AUTHOR=Kulanthaivelu Roshini , Kohan Andres , Hinzpeter Ricarda , Liu Zhihui Amy , Hope Andrew , Huang Shao Hui , Waldron John , O’Sullivan Brian , Ortega Claudia , Metser Ur , Veit-Haibach Patrick TITLE=Prognostic value of PET/CT and MR-based baseline radiomics among patients with non-metastatic nasopharyngeal carcinoma JOURNAL=Frontiers in Oncology VOLUME=12 YEAR=2022 URL=https://www.frontiersin.org/journals/oncology/articles/10.3389/fonc.2022.952763 DOI=10.3389/fonc.2022.952763 ISSN=2234-943X ABSTRACT=Purpose

Radiomics is an emerging imaging assessment technique that has shown promise in predicting survival among nasopharyngeal carcinoma (NPC) patients. Studies so far have focused on PET or MR-based radiomics independently. The aim of our study was to evaluate the prognostic value of clinical and radiomic parameters derived from both PET/CT and MR.

Methods

Retrospective evaluation of 124 NPC patients with PET/CT and radiotherapy planning MR (RP-MR). Primary tumors were segmented using dedicated software (LIFEx version 6.1) from PET, CT, contrast-enhanced T1-weighted (T1-w), and T2-weighted (T2-w) MR sequences with 376 radiomic features extracted. Summary statistics describe patient, disease, and treatment characteristics. The Kaplan–Meier (KM) method estimates overall survival (OS) and progression-free survival (PFS).

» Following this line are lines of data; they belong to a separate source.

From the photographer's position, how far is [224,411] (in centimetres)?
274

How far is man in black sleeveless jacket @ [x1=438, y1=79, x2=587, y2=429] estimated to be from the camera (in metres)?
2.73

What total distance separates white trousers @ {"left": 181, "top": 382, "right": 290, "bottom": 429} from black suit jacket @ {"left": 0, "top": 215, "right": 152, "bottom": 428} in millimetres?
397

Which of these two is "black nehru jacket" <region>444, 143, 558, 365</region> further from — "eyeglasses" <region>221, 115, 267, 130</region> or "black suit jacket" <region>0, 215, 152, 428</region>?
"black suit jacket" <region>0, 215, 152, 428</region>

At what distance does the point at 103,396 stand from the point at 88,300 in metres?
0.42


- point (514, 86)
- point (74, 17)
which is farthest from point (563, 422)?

Clinical factors selected based on univariable analysis and the multivariable Cox model were subsequently constructed with radiomic features added.

Results

The final models comparing clinical, clinical + RP-MR, clinical + PET/CT and clinical + RP-MR + PET/CT for OS and PFS demonstrated that combined radiomic signatures were significantly associated with improved survival prognostication (AUC 0.62 vs 0.81 vs 0.75 vs 0.86 at 21 months for PFS and 0.56 vs 0.85 vs 0.79 vs 0.96 at 24 months for OS). Clinical + RP-MR features initially outperform clinical + PET/CT for both OS and PFS (<18 months), and later in the clinical course for PFS (>42 months).

Conclusion

Our study demonstrated that PET/CT-based radiomic features may improve survival prognostication among NPC patients when combined with baseline clinical and MR-based radiomic features.